摘要

Harmony Search (HS) algorithm is a new population-based meta-heuristic which imitates the music improvisation process and has been successfully applied to a variety of combination optimization problems. In this paper, a self-adaptive harmony particle swarm optimization search algorithm, named SHPSOS, is proposed to solve global continuous optimization problems. Firstly, an efficient initialization scheme based on the PSO algorithm is presented for improving the solution quality of the initial harmony memory (HM). Secondly, a new self-adaptive adjusting scheme for pitch adjusting rate (PAR) and distance bandwidth (BW), which can balance fast convergence and large diversity during the improvisation step, are designed.
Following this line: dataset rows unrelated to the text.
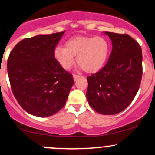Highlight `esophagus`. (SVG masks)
<instances>
[{"label": "esophagus", "instance_id": "1", "mask_svg": "<svg viewBox=\"0 0 155 155\" xmlns=\"http://www.w3.org/2000/svg\"><path fill=\"white\" fill-rule=\"evenodd\" d=\"M73 77H74V79L75 81L76 80V79H79V77H80V76H79V75H76V74H74V76H73Z\"/></svg>", "mask_w": 155, "mask_h": 155}]
</instances>
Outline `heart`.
I'll use <instances>...</instances> for the list:
<instances>
[{
  "label": "heart",
  "instance_id": "obj_1",
  "mask_svg": "<svg viewBox=\"0 0 155 155\" xmlns=\"http://www.w3.org/2000/svg\"><path fill=\"white\" fill-rule=\"evenodd\" d=\"M110 53V44L103 37H75L65 43V48L57 46L54 57L64 70H69L75 62L87 73H96L104 67Z\"/></svg>",
  "mask_w": 155,
  "mask_h": 155
}]
</instances>
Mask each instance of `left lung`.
Here are the masks:
<instances>
[{"instance_id":"obj_1","label":"left lung","mask_w":155,"mask_h":155,"mask_svg":"<svg viewBox=\"0 0 155 155\" xmlns=\"http://www.w3.org/2000/svg\"><path fill=\"white\" fill-rule=\"evenodd\" d=\"M113 44L105 66L87 77V98L97 113L115 115L130 104L142 79V50L130 35L104 32Z\"/></svg>"}]
</instances>
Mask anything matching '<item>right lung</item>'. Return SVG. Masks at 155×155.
Here are the masks:
<instances>
[{"instance_id":"1","label":"right lung","mask_w":155,"mask_h":155,"mask_svg":"<svg viewBox=\"0 0 155 155\" xmlns=\"http://www.w3.org/2000/svg\"><path fill=\"white\" fill-rule=\"evenodd\" d=\"M64 33L25 38L10 53L7 71L12 91L22 108L31 115L51 116L67 101L74 79L54 57L56 45Z\"/></svg>"}]
</instances>
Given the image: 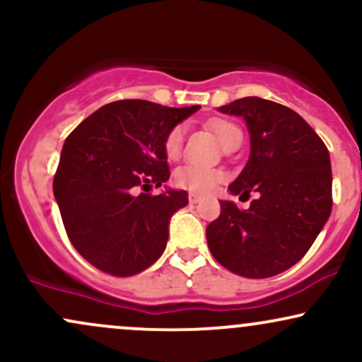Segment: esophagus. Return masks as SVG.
Masks as SVG:
<instances>
[{"instance_id":"esophagus-1","label":"esophagus","mask_w":362,"mask_h":362,"mask_svg":"<svg viewBox=\"0 0 362 362\" xmlns=\"http://www.w3.org/2000/svg\"><path fill=\"white\" fill-rule=\"evenodd\" d=\"M199 201H201V195H197V194H192V192L189 194V202H190V204H197Z\"/></svg>"}]
</instances>
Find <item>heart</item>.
<instances>
[{
  "instance_id": "heart-1",
  "label": "heart",
  "mask_w": 362,
  "mask_h": 362,
  "mask_svg": "<svg viewBox=\"0 0 362 362\" xmlns=\"http://www.w3.org/2000/svg\"><path fill=\"white\" fill-rule=\"evenodd\" d=\"M209 129L221 144L223 149L230 148L236 141H242V131L230 120L216 119L209 122ZM184 144V127H175L168 132L165 139V153L168 158H178ZM224 178L221 170L199 167V165H184L175 172V184L182 189L190 190L192 194H209L216 185Z\"/></svg>"
}]
</instances>
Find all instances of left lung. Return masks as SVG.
I'll return each mask as SVG.
<instances>
[{
  "mask_svg": "<svg viewBox=\"0 0 362 362\" xmlns=\"http://www.w3.org/2000/svg\"><path fill=\"white\" fill-rule=\"evenodd\" d=\"M218 110L242 117L250 134V156L228 190L257 197L245 211L219 201L207 245L238 276H277L303 259L332 213L330 155L308 122L281 103L245 97Z\"/></svg>",
  "mask_w": 362,
  "mask_h": 362,
  "instance_id": "obj_1",
  "label": "left lung"
}]
</instances>
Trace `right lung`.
<instances>
[{
  "label": "right lung",
  "mask_w": 362,
  "mask_h": 362,
  "mask_svg": "<svg viewBox=\"0 0 362 362\" xmlns=\"http://www.w3.org/2000/svg\"><path fill=\"white\" fill-rule=\"evenodd\" d=\"M201 105L165 107L148 100L107 103L78 126L61 151L54 197L66 233L83 259L112 276H134L160 259L172 216L187 206L170 178L165 139Z\"/></svg>",
  "instance_id": "obj_1"
}]
</instances>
PAR is dynamically adapted by symmetrical sigmoid curve, and BW is dynamically adjusted by the median of the harmony vector at each generation. Meanwhile, a new effective improvisation scheme based on differential evolution and the best harmony (best individual) is developed to accelerate convergence performance and to improve solution accuracy. Besides, Gaussian mutation strategy is presented and embedded in the SHPSOS algorithm to reinforce the robustness and avoid premature convergence in the evolution process of candidates. Finally, the global convergence performance of the SHPSOS is analyzed with the Markov model to testify the stability of algorithm. Experimental results on thirty-two standard benchmark functions demonstrate that SHPSOS outperforms original HS and the other related algorithms in terms of the solution quality and the stability.